Madge Donohoe, skotographs / Éric Manigaud

du 5 septembre au 10 octobre 2015


“Skotographs— from the Greek skotos (“darkness”) and graphein (“to write”) — are various spirit or psychic pictures and writings that appear on photographic plates or film (...). The skotographic images supposedly appear without the use of ordinary illumination.”

Vincent Sator est heureux de présenter « MADGE DONOHOE, SKOTOGRAPHS », première exposition personnelle d’Éric Manigaud à la galerie Sator, du 5 septembre au 10 octobre 2015.

“La photographie est l’élément primaire du travail plastique d’Éric Manigaud. Il a noué avec la photographie une sorte de pacte. Elle lui fournit la surface qu’il scrute et reconstruit dans la lumière du dessin. Aussi sidérants qu’en soient les objets (gueules cassées, images de guerre, scènes de meurtre, clichés asilaires...), il les magnifie. (...)

Dans l’histoire primitive de la photographie, il fallait bien qu’il rencontrât la photographie spirite, et en particulier les scotographies de Madge Donohoe.
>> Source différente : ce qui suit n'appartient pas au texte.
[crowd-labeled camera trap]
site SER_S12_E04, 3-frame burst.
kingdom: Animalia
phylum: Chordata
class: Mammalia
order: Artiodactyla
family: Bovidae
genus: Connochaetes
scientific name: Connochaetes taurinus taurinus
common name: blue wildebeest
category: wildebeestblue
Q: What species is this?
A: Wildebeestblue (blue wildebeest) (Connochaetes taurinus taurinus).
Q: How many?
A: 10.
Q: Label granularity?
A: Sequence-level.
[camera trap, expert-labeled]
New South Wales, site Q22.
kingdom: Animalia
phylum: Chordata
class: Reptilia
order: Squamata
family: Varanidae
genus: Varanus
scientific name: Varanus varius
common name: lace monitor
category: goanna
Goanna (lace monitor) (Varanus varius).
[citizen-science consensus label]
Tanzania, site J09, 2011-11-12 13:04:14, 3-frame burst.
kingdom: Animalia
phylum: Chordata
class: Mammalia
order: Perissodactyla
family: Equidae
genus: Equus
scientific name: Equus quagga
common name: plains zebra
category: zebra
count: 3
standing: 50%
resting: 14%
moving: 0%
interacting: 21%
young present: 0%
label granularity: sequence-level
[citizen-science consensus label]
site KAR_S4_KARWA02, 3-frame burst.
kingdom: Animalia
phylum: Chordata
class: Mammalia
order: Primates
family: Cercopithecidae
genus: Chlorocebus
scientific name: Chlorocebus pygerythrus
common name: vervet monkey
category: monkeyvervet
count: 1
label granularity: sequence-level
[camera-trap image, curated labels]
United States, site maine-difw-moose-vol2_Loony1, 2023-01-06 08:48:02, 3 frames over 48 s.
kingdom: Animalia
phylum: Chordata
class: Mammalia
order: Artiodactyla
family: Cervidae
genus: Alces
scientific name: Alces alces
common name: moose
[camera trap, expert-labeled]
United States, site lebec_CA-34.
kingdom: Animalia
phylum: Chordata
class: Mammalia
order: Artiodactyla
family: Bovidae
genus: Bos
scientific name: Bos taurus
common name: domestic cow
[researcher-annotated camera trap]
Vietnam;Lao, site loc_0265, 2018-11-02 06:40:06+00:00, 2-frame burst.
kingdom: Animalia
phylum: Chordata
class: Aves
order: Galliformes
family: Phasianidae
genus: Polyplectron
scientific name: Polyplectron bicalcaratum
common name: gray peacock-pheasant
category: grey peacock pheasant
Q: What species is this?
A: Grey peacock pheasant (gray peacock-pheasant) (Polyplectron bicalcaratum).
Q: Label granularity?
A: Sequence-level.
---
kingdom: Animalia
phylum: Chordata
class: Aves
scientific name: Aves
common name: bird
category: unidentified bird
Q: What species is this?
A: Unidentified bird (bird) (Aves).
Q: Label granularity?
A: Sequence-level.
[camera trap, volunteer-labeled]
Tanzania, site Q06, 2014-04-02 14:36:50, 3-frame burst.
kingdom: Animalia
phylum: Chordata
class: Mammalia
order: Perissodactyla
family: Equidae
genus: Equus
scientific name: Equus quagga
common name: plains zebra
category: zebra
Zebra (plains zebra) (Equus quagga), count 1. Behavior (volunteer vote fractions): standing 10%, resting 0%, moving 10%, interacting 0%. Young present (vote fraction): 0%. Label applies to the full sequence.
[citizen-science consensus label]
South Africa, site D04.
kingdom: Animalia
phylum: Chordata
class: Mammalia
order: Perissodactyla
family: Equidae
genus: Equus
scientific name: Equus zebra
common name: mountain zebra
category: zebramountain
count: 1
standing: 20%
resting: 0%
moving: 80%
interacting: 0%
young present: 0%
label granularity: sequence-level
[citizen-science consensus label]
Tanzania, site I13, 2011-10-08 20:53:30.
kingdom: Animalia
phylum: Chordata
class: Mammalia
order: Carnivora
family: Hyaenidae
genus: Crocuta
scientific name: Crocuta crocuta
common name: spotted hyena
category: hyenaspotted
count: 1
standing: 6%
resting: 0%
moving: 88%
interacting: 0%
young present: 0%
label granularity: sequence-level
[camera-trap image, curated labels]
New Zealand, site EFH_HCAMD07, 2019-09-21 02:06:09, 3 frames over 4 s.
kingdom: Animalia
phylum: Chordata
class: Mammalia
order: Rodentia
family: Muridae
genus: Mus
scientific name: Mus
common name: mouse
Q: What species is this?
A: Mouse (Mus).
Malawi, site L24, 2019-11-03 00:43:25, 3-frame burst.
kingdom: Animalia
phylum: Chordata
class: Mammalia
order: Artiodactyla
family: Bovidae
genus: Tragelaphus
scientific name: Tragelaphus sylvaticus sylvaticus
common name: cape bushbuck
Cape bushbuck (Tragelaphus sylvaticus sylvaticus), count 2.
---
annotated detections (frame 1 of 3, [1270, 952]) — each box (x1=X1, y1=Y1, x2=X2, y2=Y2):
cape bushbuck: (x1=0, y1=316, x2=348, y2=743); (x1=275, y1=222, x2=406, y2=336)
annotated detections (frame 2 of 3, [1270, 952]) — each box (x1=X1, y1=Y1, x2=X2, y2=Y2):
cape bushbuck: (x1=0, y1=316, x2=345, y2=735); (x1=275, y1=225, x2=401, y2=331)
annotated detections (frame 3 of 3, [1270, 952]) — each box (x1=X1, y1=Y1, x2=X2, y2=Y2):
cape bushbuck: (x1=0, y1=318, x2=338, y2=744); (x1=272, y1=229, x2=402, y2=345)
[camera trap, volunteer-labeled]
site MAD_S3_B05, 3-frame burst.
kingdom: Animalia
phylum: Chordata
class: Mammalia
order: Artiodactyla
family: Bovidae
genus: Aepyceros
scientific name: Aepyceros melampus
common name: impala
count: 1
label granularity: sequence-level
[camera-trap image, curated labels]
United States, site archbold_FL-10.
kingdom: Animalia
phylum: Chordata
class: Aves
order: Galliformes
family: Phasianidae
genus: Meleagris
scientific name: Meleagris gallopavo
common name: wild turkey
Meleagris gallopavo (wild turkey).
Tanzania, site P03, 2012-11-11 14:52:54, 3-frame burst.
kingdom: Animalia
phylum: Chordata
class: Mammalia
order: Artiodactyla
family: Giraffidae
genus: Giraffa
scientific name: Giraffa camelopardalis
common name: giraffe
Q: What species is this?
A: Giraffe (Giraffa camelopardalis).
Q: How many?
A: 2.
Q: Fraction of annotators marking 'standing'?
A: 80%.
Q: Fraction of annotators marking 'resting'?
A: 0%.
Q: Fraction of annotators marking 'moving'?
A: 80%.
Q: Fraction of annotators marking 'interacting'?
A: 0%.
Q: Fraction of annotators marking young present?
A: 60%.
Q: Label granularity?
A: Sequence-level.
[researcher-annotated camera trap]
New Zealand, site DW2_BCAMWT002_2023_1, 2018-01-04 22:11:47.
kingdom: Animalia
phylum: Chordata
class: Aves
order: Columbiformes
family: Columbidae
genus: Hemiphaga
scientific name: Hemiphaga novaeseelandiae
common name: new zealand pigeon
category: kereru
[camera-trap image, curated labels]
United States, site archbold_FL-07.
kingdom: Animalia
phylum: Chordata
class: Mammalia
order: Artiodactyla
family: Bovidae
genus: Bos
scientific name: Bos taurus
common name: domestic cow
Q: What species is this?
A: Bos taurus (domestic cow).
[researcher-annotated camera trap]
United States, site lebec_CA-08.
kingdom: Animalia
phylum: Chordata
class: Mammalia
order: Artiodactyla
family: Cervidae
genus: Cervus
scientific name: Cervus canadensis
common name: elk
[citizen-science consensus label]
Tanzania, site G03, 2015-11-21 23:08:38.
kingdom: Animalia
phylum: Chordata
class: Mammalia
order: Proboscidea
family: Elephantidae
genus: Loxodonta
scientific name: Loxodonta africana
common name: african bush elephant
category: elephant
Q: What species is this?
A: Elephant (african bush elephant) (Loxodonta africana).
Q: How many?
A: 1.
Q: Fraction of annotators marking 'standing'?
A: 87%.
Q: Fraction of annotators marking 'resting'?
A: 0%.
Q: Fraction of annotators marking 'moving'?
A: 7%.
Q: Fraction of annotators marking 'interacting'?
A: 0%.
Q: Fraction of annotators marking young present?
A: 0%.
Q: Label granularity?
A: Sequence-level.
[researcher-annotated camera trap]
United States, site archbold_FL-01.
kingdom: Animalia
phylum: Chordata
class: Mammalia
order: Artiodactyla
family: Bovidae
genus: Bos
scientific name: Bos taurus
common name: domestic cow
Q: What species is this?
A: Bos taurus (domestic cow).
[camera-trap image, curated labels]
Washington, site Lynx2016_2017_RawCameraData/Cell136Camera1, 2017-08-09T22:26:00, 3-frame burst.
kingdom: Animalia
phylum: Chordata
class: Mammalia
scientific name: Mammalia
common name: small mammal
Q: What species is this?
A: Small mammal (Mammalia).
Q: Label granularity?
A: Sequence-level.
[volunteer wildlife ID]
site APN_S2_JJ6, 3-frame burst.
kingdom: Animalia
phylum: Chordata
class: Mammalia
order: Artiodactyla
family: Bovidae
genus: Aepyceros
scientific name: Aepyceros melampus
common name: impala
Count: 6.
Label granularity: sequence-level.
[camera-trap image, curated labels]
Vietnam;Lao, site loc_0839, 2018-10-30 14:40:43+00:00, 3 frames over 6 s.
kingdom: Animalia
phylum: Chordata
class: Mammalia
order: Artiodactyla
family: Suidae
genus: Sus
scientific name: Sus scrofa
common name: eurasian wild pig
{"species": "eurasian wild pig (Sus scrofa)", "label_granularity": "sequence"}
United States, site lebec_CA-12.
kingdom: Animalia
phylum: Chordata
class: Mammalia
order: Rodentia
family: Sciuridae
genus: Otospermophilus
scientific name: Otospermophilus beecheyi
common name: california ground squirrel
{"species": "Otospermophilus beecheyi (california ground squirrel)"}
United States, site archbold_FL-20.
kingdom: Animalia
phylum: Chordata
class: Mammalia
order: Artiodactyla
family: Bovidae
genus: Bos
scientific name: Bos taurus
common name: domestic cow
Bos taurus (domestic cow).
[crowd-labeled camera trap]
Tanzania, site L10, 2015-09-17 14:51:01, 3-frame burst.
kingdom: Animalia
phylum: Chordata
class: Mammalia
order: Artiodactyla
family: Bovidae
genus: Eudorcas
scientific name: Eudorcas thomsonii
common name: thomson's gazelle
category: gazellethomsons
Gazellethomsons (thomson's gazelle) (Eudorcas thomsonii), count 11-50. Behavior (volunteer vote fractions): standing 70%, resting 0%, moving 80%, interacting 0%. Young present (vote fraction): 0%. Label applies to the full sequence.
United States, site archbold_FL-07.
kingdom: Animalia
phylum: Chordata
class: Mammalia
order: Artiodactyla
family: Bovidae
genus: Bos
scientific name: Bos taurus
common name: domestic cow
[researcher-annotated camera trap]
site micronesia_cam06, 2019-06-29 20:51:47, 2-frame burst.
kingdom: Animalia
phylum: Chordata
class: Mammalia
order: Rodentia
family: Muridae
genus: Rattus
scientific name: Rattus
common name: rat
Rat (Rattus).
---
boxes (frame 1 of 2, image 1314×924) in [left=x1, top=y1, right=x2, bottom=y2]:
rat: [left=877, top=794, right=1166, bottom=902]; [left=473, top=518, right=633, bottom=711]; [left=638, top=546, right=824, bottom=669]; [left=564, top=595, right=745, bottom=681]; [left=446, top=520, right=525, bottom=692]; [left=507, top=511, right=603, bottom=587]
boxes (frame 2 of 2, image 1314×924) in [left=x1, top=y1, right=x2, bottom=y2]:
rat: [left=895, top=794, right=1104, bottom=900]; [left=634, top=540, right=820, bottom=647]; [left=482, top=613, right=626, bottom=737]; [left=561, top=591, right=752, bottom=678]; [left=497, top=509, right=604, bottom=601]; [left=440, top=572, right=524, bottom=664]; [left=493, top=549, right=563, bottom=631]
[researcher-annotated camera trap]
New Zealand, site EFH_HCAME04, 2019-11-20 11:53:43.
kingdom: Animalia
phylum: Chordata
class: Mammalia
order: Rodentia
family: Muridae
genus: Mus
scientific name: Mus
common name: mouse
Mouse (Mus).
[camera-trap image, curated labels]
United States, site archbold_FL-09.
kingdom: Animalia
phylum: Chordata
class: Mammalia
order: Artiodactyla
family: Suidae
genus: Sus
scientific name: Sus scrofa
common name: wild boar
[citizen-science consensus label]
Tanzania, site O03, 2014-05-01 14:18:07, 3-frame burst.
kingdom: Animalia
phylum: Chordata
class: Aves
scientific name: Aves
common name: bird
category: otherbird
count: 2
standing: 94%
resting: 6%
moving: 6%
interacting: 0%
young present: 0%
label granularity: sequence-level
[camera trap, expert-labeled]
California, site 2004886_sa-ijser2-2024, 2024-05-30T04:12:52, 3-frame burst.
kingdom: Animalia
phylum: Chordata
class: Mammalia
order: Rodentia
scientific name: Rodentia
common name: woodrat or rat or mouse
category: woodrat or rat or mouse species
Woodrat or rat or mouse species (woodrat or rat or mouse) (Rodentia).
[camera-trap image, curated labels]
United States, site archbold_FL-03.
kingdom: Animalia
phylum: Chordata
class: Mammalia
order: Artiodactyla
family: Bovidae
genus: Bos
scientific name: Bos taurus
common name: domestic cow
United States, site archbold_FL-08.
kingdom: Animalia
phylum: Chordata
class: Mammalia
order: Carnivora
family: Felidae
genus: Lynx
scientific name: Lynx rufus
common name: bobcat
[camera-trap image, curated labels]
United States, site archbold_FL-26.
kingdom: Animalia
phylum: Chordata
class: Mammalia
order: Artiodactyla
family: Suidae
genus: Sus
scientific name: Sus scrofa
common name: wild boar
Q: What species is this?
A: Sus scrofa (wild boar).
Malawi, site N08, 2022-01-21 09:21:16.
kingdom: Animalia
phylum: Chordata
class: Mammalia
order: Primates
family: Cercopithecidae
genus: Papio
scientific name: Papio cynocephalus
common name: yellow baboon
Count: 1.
Des images de la spirite anglaise, on peut dire, en poursuivant avec André Breton, qu’elles participent à «composer le monde à venir» à l’instar du «marc de café, du plomb fondu (ou) du miroir sous haleine».

Éric Manigaud installa d’abord dans son atelier le cliché du 5 janvier 1913 représentant la médium Stanislawa P. avec un voile d’ectoplasme. Le dispositif d’agrandissement amenait l’image à une figure de 170 cm. sur 140. Le travail du dessin ne pouvait qu’accentuer la beauté mystérieuse et troublante du modèle/médium. La découverte à l’Institut für Grenzgebiete der Psychologie und Psychohygiene de Freiburg im Breisgau de l’album de Madge Donohoe lui fournit aujourd’hui une série de clichés à travailler selon une technique nouvelle. La poudre graphique vient s’appliquer sur des surfaces préparées par une trame digigraphique, laissant parfois une sorte de trace verte, de fantôme technique. (...)

Si la découverte des photographies sur lesquelles travaille Éric Manigaud est aléatoire, une nécessité semble bien se dégager a posteriori de ces rencontres. Ainsi de l’album, on pourrait écrire l’atlas, de Madge Donohoe qu’il faut d’abord décrire.

Soient 4500 photographies, réalisées par elle-même vers 1930. Elle dit « scotographies », elle dit les obtenir, sans appareil photographique, sans intervention de la lumière, en pressant contre son visage une plaque photographique. Avec ces plaques emballées Madge Donohoe dit entrer en communication avec des opérateurs invisibles dont les traces deviennent points blancs ou marques grises. L’étrangeté est aussi dans la variété de ces clichés. (...)

Les clichés utilisés jusque-là par Éric Manigaud renvoyaient souvent à des pratiques institutionnelles de la photographie : pouvoir judiciaire, psychiatrique, militaire, voire colonial. Madge Donohoe nous éloigne des appareils de pouvoir et nous rapproche de cet occultisme souvent soupçonné de pratiques frauduleuses. Parcourir son album fait lâcher prise et a permis à Éric Manigaud d’expérimenter une sorte de liberté des formes, de rupture avec la représentation venue de la photographie.”

Extraits du texte “Monstra et astra. Pour un pacte avec les images”, écrit par Daniel Boitier, avril 2015.

Né en 1971, Éric Manigaud vit et travaille à Saint Etienne. Agrégé d’arts plastiques, il expose régulièrement son travail depuis 2003 en France (Frac Haute-Normandie, Musée d’Art moderne de Saint-Etienne, Musée Louis Senlecq ...) et à l’étranger (Saatchi Gallery à Londres, Kunstalle de Göppingen en Allemagne, Galerie d’Art Moderne de Sarajevo, Stedelijk Museum de Stad Aalst en Belgique, Academia d’Ungheria Palazzo Falconieri à Rome, Museum of Art à Mannyun-dong Seo- gu Daejeon en Corée ...). Ses oeuvres font partie de collections publiques et privées telles que la collection Saatchi au Royaume-Uni, le Frac Haute-Normandie, The SOR Rusche Collection à Oelde/ Berlin, la Julian and Stephanie Grose Collection à Adélaïde ou le Landesmuseum Schloss Gottorf à Schleswig en Allemagne.

Nous souhaitons vivement remercier Andreas Fischer, chercheur à l’Institut für Grenzgebiete der Psychologie und Psychohygiene de Freiburg im Breisgau, sans l’aide duquel ce projet n’aurait pu voir le jour ainsi que Daniel Boitier pour l’intelligence et la justesse de son texte.